(Beginning of MATERIAL PROVIDED)
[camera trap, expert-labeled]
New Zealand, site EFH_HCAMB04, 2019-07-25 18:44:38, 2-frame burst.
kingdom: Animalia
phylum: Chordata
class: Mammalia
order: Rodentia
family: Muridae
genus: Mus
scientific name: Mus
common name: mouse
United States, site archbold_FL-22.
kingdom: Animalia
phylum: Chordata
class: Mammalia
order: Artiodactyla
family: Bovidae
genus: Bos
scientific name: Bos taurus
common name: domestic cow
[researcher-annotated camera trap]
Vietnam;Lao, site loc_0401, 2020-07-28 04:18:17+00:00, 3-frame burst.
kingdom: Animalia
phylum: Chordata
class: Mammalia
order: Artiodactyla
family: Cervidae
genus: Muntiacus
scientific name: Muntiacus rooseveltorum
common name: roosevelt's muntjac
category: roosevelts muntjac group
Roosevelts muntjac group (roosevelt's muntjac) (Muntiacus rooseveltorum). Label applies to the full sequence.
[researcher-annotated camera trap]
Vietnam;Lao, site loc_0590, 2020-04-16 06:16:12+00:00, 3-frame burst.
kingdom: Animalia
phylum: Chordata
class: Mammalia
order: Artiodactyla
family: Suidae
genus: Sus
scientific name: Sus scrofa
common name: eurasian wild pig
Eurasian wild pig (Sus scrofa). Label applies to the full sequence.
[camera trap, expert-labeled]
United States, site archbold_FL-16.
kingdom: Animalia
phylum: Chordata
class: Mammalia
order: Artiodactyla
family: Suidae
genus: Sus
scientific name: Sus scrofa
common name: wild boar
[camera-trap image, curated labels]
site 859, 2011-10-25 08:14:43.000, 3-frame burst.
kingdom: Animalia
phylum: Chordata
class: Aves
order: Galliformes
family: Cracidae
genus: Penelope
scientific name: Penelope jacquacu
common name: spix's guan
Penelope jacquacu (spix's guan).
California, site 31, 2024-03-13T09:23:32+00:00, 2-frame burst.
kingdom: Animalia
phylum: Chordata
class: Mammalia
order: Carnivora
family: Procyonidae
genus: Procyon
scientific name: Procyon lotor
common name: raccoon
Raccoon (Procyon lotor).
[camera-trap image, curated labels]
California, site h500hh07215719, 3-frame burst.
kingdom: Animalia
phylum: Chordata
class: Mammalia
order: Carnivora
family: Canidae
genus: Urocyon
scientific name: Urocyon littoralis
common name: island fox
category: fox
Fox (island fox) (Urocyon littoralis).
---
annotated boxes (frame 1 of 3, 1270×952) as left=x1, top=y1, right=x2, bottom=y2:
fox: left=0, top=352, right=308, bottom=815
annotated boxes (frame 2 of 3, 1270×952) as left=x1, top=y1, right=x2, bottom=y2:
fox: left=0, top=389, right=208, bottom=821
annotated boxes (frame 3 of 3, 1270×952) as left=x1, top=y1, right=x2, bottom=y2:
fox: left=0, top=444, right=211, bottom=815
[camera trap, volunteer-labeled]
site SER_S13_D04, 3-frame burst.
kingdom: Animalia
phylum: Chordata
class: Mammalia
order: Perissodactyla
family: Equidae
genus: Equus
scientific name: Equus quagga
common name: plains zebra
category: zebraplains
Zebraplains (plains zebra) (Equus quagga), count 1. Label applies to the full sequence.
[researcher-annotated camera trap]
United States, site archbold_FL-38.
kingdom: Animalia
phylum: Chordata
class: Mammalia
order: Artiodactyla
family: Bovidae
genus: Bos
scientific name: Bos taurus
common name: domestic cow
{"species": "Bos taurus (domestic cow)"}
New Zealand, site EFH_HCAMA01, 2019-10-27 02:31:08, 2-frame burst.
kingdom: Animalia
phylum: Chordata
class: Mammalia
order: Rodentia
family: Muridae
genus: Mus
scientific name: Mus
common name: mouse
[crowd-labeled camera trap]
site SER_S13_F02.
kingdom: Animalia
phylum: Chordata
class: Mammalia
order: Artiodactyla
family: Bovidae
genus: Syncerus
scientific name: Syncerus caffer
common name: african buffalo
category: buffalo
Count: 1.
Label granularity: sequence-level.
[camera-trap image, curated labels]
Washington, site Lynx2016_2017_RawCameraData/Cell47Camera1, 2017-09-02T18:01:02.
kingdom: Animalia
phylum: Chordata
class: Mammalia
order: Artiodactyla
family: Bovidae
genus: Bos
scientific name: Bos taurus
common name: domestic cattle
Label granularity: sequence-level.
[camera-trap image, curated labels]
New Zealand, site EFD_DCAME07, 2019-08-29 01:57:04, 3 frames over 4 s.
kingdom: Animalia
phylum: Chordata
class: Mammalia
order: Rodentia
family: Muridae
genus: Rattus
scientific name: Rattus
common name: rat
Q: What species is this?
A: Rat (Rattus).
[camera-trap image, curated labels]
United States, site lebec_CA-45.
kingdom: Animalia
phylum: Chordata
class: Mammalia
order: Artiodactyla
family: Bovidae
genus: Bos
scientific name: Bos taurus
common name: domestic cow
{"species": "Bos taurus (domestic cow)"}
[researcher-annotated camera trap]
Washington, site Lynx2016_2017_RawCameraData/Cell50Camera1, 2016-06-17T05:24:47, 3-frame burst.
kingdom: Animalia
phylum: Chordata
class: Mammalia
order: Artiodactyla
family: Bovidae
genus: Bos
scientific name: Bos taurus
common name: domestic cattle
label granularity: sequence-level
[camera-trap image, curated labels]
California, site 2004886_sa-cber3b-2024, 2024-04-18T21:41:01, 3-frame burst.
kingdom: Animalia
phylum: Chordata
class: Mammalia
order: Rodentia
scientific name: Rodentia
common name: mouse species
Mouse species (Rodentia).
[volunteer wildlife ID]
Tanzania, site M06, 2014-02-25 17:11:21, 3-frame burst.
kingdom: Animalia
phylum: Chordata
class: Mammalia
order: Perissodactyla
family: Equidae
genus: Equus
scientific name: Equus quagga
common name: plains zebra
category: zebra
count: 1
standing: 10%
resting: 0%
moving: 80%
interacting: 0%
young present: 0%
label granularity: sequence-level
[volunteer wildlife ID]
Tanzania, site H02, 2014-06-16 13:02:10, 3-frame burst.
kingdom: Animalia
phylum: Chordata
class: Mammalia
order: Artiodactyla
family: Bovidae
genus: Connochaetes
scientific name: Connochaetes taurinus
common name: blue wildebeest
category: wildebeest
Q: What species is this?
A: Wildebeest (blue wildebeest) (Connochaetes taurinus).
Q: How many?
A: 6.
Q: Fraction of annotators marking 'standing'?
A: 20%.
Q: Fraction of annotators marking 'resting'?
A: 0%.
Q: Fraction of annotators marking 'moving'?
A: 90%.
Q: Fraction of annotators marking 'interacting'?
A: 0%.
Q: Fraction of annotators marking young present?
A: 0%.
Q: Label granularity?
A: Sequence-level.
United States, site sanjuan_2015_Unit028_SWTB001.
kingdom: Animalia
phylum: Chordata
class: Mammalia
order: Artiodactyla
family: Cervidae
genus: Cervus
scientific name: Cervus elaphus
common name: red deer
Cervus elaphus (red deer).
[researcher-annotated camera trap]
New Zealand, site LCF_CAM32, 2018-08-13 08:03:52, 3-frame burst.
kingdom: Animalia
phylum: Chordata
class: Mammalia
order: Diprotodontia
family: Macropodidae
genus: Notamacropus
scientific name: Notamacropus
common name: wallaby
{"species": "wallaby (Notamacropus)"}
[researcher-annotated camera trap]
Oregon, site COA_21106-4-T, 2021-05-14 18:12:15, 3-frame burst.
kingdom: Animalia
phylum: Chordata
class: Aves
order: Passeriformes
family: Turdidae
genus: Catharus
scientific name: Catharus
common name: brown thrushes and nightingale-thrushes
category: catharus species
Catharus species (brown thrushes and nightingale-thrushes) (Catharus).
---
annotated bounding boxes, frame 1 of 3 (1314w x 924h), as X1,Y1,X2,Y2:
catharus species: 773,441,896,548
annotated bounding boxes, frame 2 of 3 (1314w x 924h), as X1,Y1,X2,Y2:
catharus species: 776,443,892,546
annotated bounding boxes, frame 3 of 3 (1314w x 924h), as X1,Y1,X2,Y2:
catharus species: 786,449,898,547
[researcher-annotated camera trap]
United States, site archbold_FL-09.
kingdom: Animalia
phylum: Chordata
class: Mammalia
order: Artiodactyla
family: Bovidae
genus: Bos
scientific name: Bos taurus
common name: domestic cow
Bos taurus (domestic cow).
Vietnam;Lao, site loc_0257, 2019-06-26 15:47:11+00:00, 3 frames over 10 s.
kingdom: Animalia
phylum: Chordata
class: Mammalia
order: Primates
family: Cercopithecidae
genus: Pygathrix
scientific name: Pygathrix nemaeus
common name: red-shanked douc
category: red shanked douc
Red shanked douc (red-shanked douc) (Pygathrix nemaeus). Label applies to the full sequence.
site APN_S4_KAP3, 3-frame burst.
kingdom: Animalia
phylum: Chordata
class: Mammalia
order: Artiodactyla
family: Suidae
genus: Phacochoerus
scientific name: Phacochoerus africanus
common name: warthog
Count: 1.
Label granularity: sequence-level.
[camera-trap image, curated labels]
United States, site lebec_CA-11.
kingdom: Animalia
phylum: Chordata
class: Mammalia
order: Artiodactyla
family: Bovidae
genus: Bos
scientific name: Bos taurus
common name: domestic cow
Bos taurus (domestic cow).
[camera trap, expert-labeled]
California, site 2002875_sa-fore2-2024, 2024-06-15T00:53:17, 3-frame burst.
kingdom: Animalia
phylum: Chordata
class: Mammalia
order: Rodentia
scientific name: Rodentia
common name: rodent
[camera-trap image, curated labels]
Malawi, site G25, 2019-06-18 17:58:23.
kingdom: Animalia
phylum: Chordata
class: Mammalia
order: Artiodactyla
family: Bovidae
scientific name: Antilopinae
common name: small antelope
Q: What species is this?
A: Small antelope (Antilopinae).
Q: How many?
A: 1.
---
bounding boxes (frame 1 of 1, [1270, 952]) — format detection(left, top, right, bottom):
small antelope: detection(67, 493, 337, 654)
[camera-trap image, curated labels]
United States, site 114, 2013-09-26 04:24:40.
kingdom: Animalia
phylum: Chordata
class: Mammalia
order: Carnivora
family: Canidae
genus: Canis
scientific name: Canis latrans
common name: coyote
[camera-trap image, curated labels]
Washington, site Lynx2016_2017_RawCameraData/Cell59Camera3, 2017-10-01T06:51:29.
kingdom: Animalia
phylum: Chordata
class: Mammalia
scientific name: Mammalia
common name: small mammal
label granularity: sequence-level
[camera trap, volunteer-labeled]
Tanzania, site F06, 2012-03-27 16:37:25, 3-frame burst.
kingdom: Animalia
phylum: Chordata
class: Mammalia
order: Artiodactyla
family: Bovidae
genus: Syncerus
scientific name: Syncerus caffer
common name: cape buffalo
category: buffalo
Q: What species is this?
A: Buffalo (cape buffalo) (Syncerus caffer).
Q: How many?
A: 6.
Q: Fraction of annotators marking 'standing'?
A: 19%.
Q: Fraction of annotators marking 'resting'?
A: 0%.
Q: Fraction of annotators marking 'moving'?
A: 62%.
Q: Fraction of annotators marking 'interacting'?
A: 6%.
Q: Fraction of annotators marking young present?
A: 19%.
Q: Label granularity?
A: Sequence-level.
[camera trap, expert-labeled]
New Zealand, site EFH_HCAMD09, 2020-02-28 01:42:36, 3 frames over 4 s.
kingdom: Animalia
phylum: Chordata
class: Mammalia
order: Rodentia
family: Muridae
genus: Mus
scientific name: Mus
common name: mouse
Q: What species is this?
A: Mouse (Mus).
(End of MATERIAL PROVIDED)
WHAT IS REQUIRED » Pick out all lines from the data above in which the word "Washington" appears.

RESULT »
Washington, site Lynx2016_2017_RawCameraData/Cell47Camera1, 2017-09-02T18:01:02.
Washington, site Lynx2016_2017_RawCameraData/Cell50Camera1, 2016-06-17T05:24:47, 3-frame burst.
Washington, site Lynx2016_2017_RawCameraData/Cell59Camera3, 2017-10-01T06:51:29.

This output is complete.